Od poniedziałku (14.05) ruszyliśmy pełną parą :)
Majster wyszstko dokładnie pomierzył, następnie wyznaczył i wysypał wapnem zarys ław fundamentowch, aby koparka wiedziała gdzie kopać. Wcześniej geodeci wyznaczyli zewnętrzny obrys fundamentów i go okołkowali. Wyznaczyli również repery i dopiero wtedy wyszła różnica terenu na 2,5 metra.

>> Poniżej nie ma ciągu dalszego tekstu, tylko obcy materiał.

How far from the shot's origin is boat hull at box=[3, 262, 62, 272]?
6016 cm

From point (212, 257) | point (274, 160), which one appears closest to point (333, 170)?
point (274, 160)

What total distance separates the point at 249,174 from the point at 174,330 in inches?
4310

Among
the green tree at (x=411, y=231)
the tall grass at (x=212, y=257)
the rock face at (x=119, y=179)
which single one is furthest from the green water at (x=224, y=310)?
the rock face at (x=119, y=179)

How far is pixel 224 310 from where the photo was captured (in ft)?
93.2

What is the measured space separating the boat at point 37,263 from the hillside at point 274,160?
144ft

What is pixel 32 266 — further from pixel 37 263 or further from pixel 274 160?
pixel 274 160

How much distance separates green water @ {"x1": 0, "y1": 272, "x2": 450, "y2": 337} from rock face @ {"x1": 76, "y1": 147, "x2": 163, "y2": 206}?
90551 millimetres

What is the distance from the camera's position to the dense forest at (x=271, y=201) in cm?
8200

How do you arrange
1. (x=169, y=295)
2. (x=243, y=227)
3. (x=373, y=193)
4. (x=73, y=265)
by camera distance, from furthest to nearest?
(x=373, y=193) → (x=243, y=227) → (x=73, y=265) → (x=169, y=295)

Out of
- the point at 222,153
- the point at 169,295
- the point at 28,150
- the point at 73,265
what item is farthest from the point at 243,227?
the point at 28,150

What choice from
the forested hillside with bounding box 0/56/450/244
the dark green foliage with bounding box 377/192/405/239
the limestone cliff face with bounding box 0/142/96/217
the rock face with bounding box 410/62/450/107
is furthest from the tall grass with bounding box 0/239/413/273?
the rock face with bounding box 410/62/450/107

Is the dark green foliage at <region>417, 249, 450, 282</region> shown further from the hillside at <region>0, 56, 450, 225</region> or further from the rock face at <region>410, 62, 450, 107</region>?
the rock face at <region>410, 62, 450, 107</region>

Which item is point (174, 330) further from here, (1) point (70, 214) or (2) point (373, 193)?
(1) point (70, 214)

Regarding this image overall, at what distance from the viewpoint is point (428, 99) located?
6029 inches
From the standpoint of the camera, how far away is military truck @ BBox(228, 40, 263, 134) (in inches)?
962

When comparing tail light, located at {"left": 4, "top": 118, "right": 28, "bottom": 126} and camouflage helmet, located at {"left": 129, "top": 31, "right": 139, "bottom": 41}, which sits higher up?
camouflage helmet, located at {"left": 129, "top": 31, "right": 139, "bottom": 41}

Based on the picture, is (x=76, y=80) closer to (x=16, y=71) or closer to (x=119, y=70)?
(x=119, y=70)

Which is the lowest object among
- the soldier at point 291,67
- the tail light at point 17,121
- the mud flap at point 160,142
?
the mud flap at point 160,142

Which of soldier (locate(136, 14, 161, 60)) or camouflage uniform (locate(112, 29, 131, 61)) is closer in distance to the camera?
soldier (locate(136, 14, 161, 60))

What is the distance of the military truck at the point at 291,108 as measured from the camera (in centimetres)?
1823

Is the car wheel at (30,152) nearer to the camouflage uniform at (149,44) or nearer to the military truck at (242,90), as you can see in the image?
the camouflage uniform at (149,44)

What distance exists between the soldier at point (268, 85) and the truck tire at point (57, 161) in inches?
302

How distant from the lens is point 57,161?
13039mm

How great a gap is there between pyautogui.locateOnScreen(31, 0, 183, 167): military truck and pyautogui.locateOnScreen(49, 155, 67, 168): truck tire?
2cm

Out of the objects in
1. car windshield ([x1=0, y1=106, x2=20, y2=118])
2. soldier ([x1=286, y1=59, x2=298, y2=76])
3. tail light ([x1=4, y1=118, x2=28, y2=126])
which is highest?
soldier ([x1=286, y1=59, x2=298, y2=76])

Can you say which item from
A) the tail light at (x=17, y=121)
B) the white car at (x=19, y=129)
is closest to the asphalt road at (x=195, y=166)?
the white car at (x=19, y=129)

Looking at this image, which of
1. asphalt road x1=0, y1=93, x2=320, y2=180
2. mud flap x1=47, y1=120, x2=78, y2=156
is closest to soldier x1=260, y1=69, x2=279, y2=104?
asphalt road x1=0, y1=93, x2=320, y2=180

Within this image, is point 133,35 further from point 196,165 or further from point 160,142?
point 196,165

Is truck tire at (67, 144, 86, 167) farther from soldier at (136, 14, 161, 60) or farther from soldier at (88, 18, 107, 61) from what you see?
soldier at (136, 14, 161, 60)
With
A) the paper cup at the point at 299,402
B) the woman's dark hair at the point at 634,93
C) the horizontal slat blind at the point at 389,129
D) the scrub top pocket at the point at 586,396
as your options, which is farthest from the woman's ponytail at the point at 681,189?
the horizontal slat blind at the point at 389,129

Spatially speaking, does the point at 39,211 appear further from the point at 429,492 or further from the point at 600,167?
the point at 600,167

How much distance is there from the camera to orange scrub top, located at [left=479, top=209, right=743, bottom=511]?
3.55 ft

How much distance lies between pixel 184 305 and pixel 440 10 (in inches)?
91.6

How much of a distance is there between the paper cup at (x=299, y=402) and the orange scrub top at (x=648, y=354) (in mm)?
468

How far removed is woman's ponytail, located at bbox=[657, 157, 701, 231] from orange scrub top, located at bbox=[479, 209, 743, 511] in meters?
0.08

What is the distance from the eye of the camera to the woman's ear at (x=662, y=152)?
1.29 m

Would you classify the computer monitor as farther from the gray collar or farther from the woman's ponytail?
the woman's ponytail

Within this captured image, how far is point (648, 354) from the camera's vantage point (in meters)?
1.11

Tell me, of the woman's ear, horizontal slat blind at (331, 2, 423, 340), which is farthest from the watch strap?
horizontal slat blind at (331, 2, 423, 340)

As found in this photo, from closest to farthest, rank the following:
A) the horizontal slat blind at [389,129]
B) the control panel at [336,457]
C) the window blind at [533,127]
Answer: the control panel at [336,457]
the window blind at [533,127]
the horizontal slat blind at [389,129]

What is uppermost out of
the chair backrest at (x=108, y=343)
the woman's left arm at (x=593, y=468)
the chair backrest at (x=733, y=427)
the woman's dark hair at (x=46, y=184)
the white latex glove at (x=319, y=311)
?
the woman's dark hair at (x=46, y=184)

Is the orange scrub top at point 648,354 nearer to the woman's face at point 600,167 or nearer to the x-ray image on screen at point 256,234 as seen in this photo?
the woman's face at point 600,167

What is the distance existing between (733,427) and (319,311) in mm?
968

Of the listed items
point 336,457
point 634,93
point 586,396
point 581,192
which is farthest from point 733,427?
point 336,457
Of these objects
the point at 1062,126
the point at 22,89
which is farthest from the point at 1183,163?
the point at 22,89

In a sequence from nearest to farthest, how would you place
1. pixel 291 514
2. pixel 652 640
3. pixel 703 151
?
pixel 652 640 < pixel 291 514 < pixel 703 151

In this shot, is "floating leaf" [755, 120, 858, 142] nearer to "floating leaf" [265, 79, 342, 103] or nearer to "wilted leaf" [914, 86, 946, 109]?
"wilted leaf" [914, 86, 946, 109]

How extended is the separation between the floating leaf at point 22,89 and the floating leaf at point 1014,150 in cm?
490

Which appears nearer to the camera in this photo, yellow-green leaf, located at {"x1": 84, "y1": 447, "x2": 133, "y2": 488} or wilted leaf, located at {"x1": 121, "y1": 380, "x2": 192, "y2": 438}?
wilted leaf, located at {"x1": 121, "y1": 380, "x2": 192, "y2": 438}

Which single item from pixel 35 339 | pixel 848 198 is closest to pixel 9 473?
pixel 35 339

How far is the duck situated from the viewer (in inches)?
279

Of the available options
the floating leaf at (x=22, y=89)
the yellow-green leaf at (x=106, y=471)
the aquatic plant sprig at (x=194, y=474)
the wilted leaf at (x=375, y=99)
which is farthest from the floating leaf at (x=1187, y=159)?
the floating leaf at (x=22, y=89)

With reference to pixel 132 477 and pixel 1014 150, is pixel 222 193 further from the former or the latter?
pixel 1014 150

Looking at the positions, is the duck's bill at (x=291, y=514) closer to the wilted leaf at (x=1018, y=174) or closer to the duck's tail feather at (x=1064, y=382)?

Pan Koparkowy troszkę się spóźnił, ale wykonał kawał dobrej roboty i to w rewelacyjnym czasie (4 godziny), jak na warunki terenu, które zastał. Nie dość, że teren jest na spadku to jest glina i kopie się zdecydowanie ciężej. Jeszcze bardziej odczuli to: mój mąż, brat, teść i tata, którzy musieli wybrać, wyrównać i dokopać szpadlem kawałki, gdzie koparka nie dała rady. Oczywiście ponarzekali sobie, że jakby była prosta bryła domu, a tym samym proste fundamenty to nie byłoby takich problemów, i co ja za projekt wybrałam z takimi uskokami, wypustkami itd. No trudno jakoś to przeżyję i oni też musieli :P
Ze względu na spadek terenu trzeba było kopać na różnych głębokościach. Pod garażem (od frontu) są najgłębsze wykopy, a pod salonem od strony ogrodu już zdecydowanie płytsze.Stosujemy ławy schodkowe zgodnie z zaleceniem KierBuda.
Z racji faktu, iż ziemia jest gliniasta i twarda jak skała nie trzeba wylewać do folii i robić szalunku z desek, bo ziemia się nie osypuje. Nie potrzebny jest również chudziak pod zbrojenie i nawet nie trzeba sypać cementem.
Pod zbrojenie zostaną podłożone jako podkłady dystansujące - cegły, po które sama z teściem jechałam zaopatrzona w przyczepkę na skład budowlany. Przywiozłam i rozpakowałam 100 sztuk :) Muszę przecież mieć jakiś wkład w budowę domu oprócz robienia dokumentacji i zdjęć.